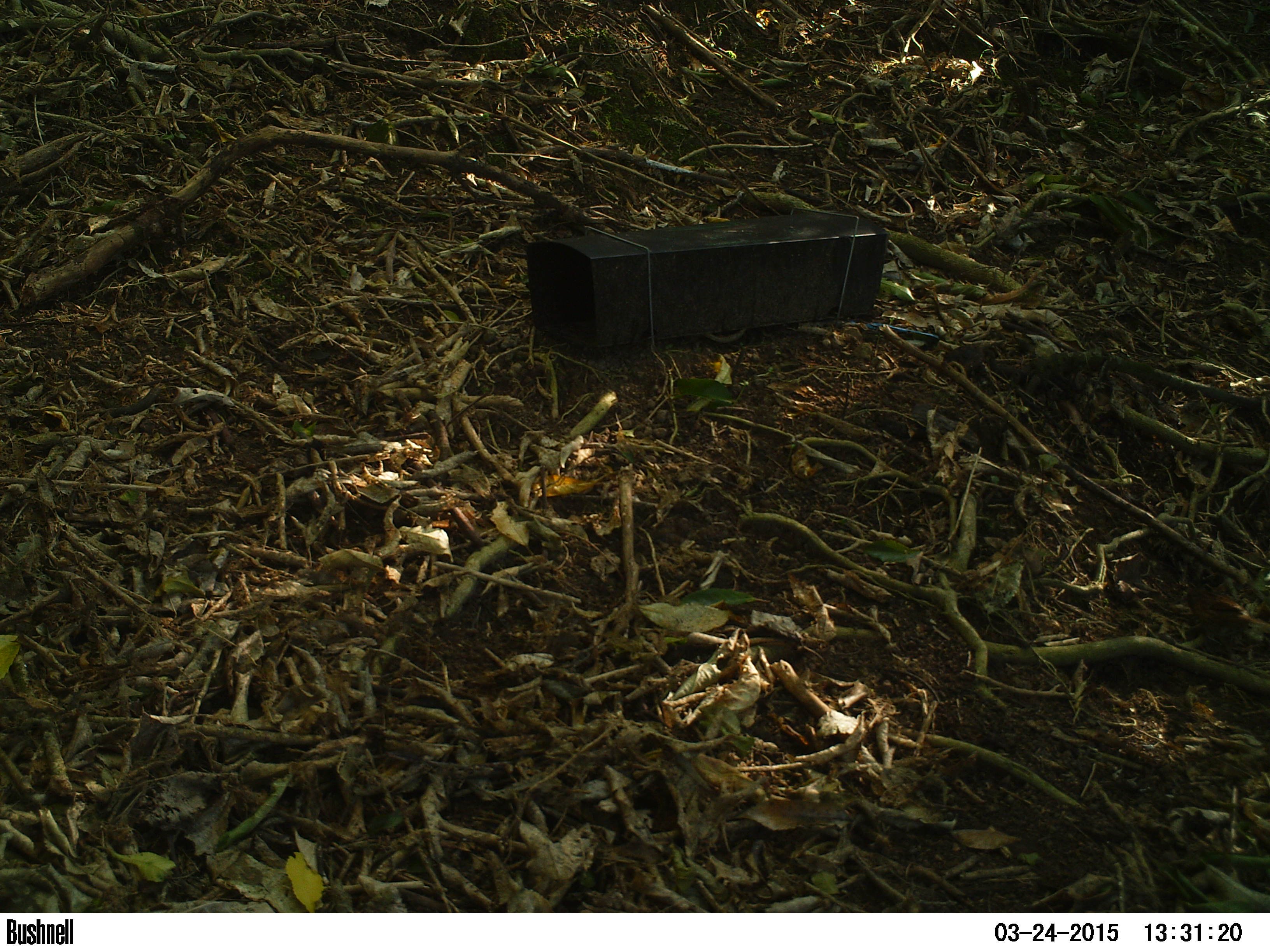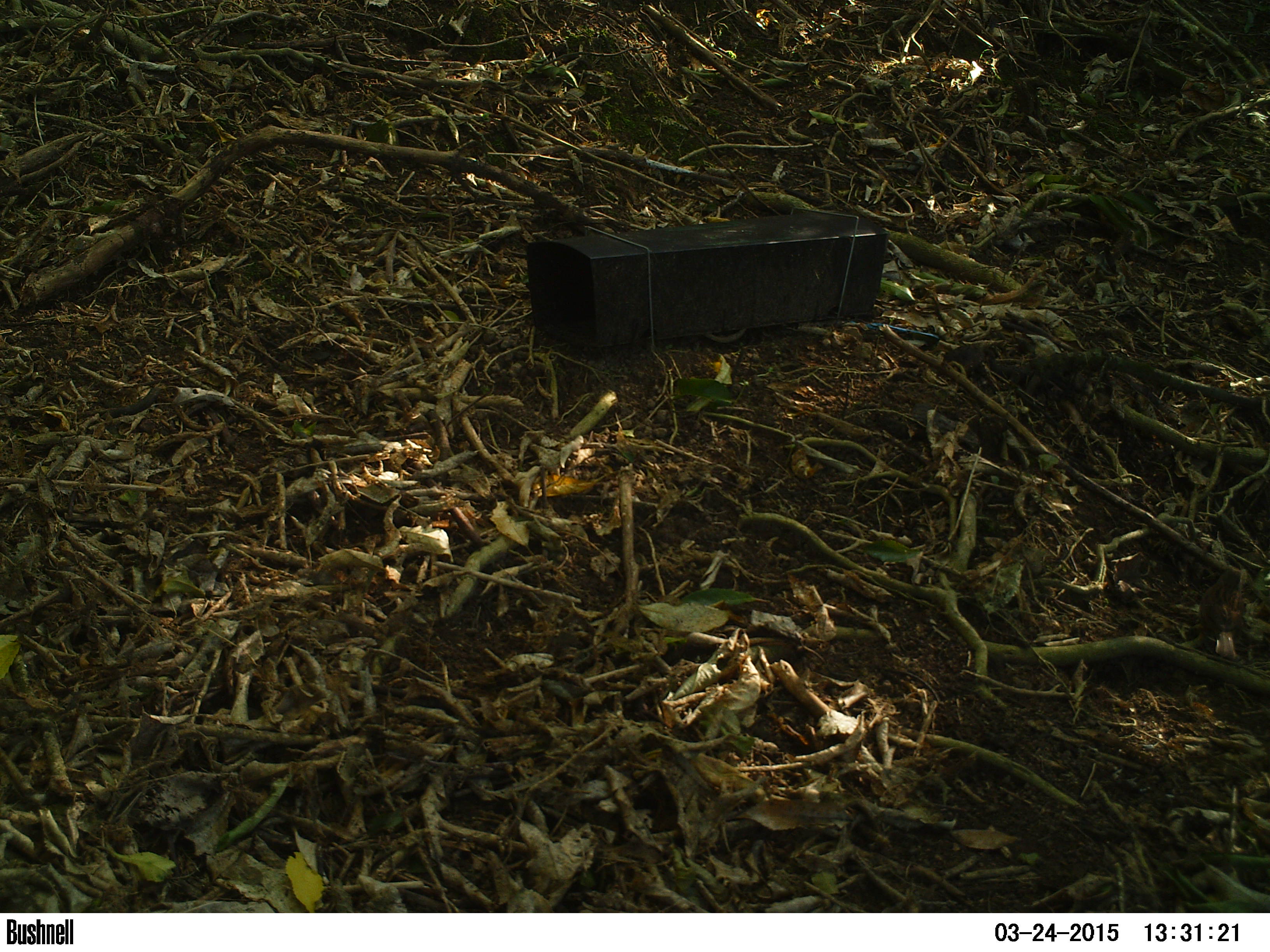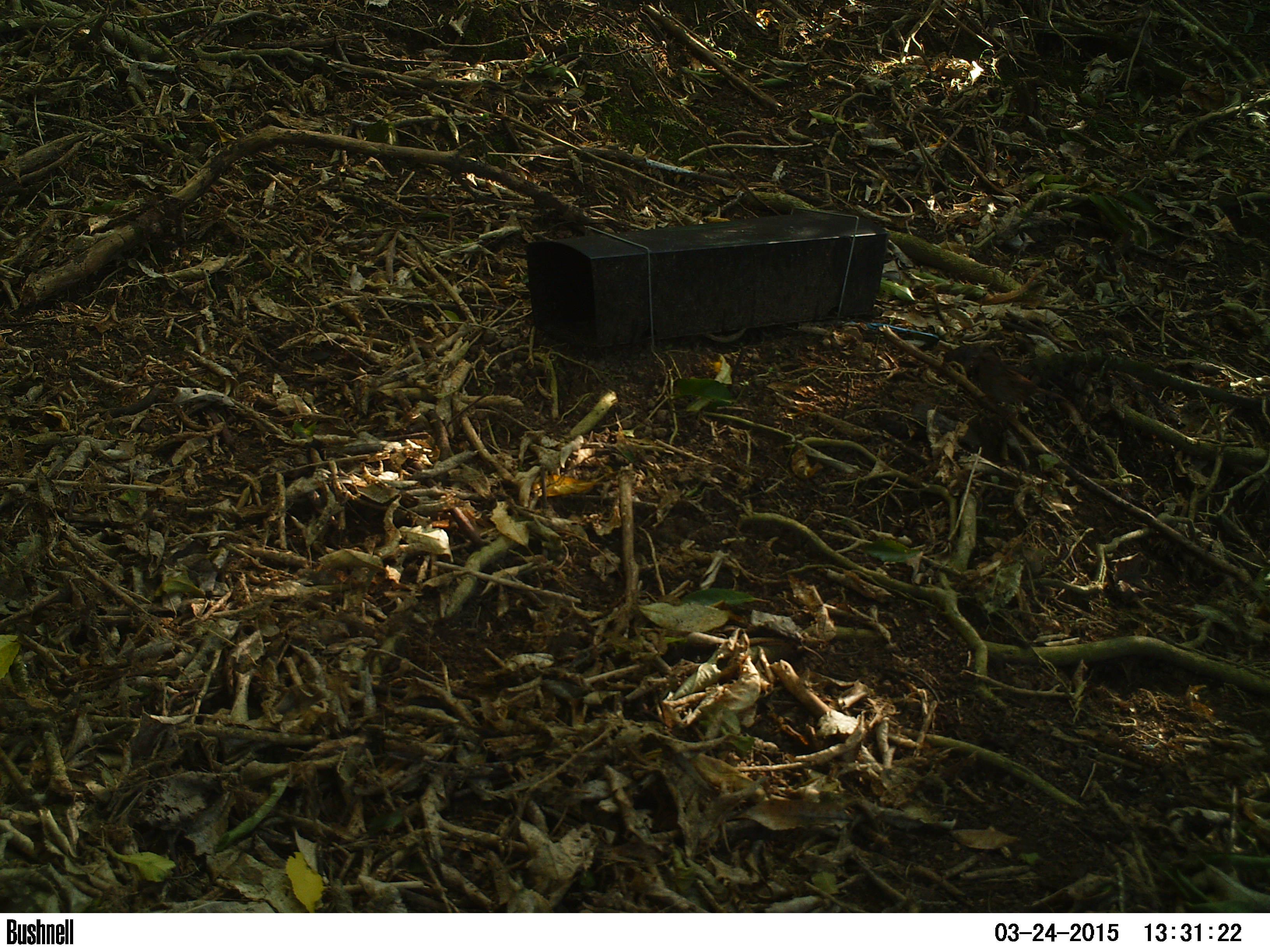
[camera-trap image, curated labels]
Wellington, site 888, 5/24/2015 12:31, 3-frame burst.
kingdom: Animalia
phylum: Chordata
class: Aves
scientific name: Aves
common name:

What the exercise asks: Each record above needs to be retyped exactly, without any pictures.

Answer to this problem:
[camera-trap image, curated labels]
Wellington, site 888, 5/24/2015 12:31, 3-frame burst.
kingdom: Animalia
phylum: Chordata
class: Aves
scientific name: Aves
common name:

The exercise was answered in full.